How Can We Tell If Someone Is A Suicide Risk?
1. Recent loss (death of a friend or family member; divorce or separation from spouse; broken relationship; loss of job, retirement; loss of money, home, status, security; health problems).
2. History of suicide in the family.
3. Substance abuse.
4. Depression, or bi-polar disorder, which is a form of depression that produces pronounced mood swings of varying durations that range from a high “manic” state to a low “depressive” state.
5. Prior suicide attempts.
6. Expressions of hopelessness, powerlessness, worthlessness, shame, guilt, self-hatred, inadequacy.
7. Declining performance and interest in work.
8. Change in sleeping and eating habits (either direction).
9. Loss of interest and participation in social activities, hobbies, relationships.
11. Explicit statements of thoughts or feelings about suicide.
12. Acquiring the means to commit suicide (buying a gun, stockpiling prescription drugs).
13. Working out a plan (where, when, how).
Why Do Lawyers Suffer a Higher Incidence of Suicide?
There is no clear answer to this question. On the other hand, though, there is no shortage of speculation.
Based upon the experience of those who work in this field, the following observations on this issue seem supportable:
1. One in four lawyers suffer from elevated feelings of psychological distress, including feelings of inadequacy, inferiority, anxiety, social alienation, isolation and depression.
2. Out of 105 professions studied by Johns Hopkins University, lawyers top the list in the incidence of major depression, and depression is involved in more than half of all attempted suicides.
3. Research suggests that those who suffer from intense perfectionism are at higher risk for suicide. They are driven by an intense need to avoid failure. To these people, nothing seems quite good enough and they are unable to derive satisfaction from what ordinarily might be considered even superior performance. Sound like any lawyers you know?

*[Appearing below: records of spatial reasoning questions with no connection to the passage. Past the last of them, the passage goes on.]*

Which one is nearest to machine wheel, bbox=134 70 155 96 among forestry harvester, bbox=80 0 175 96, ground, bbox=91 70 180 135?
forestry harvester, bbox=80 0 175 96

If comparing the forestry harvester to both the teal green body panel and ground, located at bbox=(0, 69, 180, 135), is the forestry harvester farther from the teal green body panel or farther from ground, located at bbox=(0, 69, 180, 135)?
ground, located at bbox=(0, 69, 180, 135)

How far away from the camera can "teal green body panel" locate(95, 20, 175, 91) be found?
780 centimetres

4. Estimates from around the country indicate that the incidence of substance abuse among lawyers is as much as double the national average. Substance abusers are 10 times more likely to commit suicide.
What Can I Do To Help Someone Who May Be Suicidal?
A threat of suicide is a very serious matter. The very first thing that all of us must realize is that every such threat is – in truth and in fact – a call for help. Given this, any time anyone discloses suicidal ideations or feelings, PLEASE TAKE IT SERIOUSLY.
It is much better to be somewhat embarrassed because you were wrong than to be remorseful in that you failed to help. Once you have taken the threat seriously and extended the hand of friendship for help, here are some additional suggestions:
1. Listen, listen, listen. So often, suicidal people feel isolated, disconnected and unimportant. It is critical to be as nonjudgmental and empathetic ans you can.
2. If you don’t already know, go ahead and ask them if they are feeling suicidal. Asking that question will not make it worse; it will give them permission to talk about it with you.
3. If they are feeling suicidal, ask them if they have a plan. Find out if they have the means to attempt suicide and whether they have thought about when they will make the attempt.
4. If they don’t have a plan, there may not be an immediate crisis, but the person nevertheless has a serious problem that requires professional assistance. Encourage them to seek professional help, and even offer to help them make that first call.
5. If they do have a plan but are not threatening immediate action, get to to commit to you not to take any suicidal action until they see you again. Again, encourage them to seek professional help and even offer to help them make that first call.
6. If they have a plan and are threatening immediate action, do not leave them alone. Take whatever action is necessary to get them into professional hands. If you have to, take them to the emergency room of the nearest hospital.